ER-MIA: Black-Box Adversarial Memory Injection Attacks on Long-Term Memory-Augmented Large Language Models
This exposes security risks for systems using memory-augmented LLMs, potentially affecting applications relying on persistent reasoning, but it is incremental as it builds on known vulnerabilities in memory systems.
The paper tackles the vulnerability of long-term memory-augmented LLMs to black-box adversarial memory injection attacks, showing that similarity-based retrieval is a fundamental weakness, with ER-MIA achieving high success rates in realistic attack settings.

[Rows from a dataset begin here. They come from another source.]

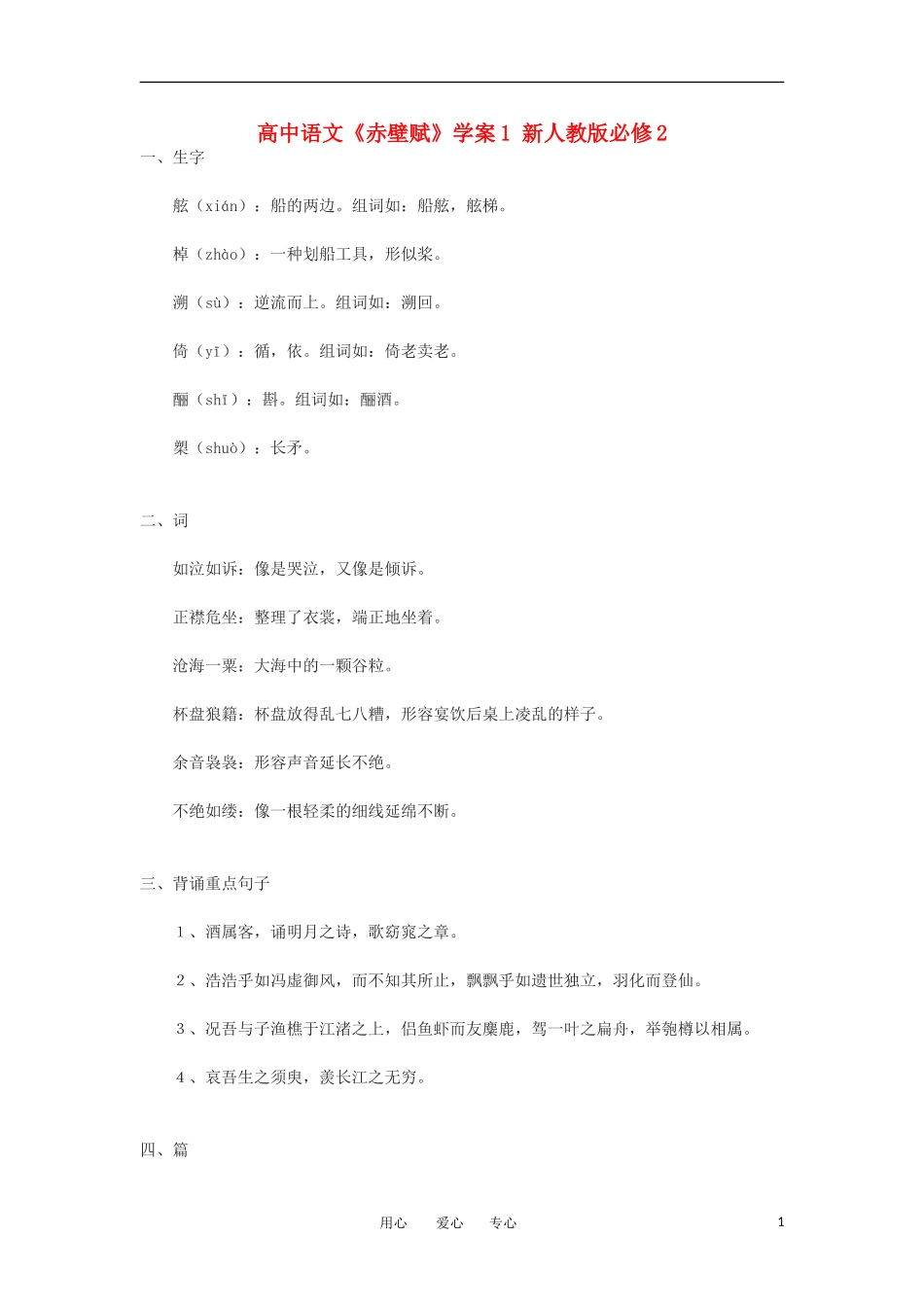 高中语文《赤壁赋》学案1 新人教版必修2_第1页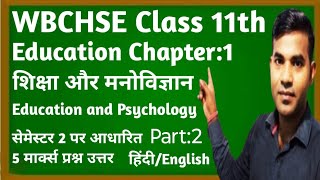 wb Hs education class 11 chapter 1 शिक्षा और मनोविज्ञानsem 2WBCHSEeducation and Psychologypart 2 [upl. by Lehcin]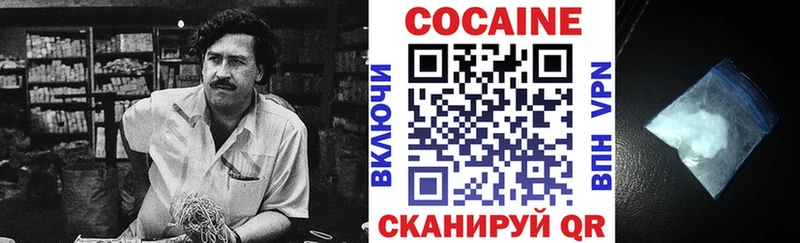 Купить закладку Кукмор ГАШИШ  А ПВП  МЕФ  АМФ  МАРИХУАНА 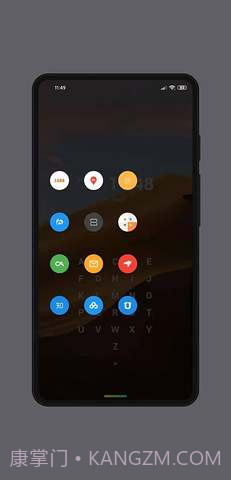 MyGesture高级版截图3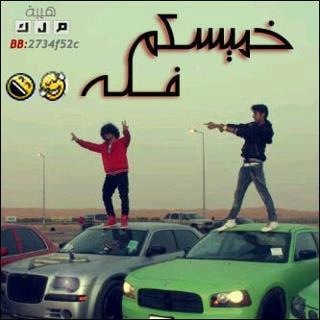 MIIMZ ALMANSOURI (@mrmiimz) on Twitter photo 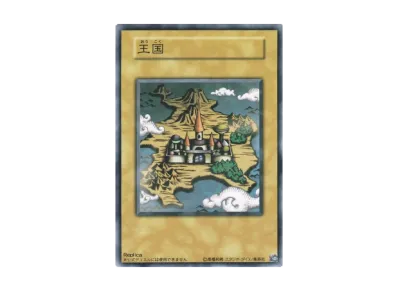 王国 (レプリカ) N(ペガサス・J・クロフォード編)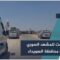 عصابات الهجري تواصل تصعيدها برفضها أي حضور لمؤسسات الدولة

Large language models (LLMs) are increasingly augmented with long-term memory systems to overcome finite context windows and enable persistent reasoning across interactions. However, recent research finds that LLMs become more vulnerable because memory provides extra attack surfaces. In this paper, we present the first systematic study of black-box adversarial memory injection attacks that target the similarity-based retrieval mechanism in long-term memory-augmented LLMs. We introduce ER-MIA, a unified framework that exposes this vulnerability and formalizes two realistic attack settings: content-based attacks and question-targeted attacks. In these settings, ER-MIA includes an arsenal of composable attack primitives and ensemble attacks that achieve high success rates under minimal attacker assumptions. Extensive experiments across multiple LLMs and long-term memory systems demonstrate that similarity-based retrieval constitutes a fundamental and system-level vulnerability, revealing security risks that persist across memory designs and application scenarios.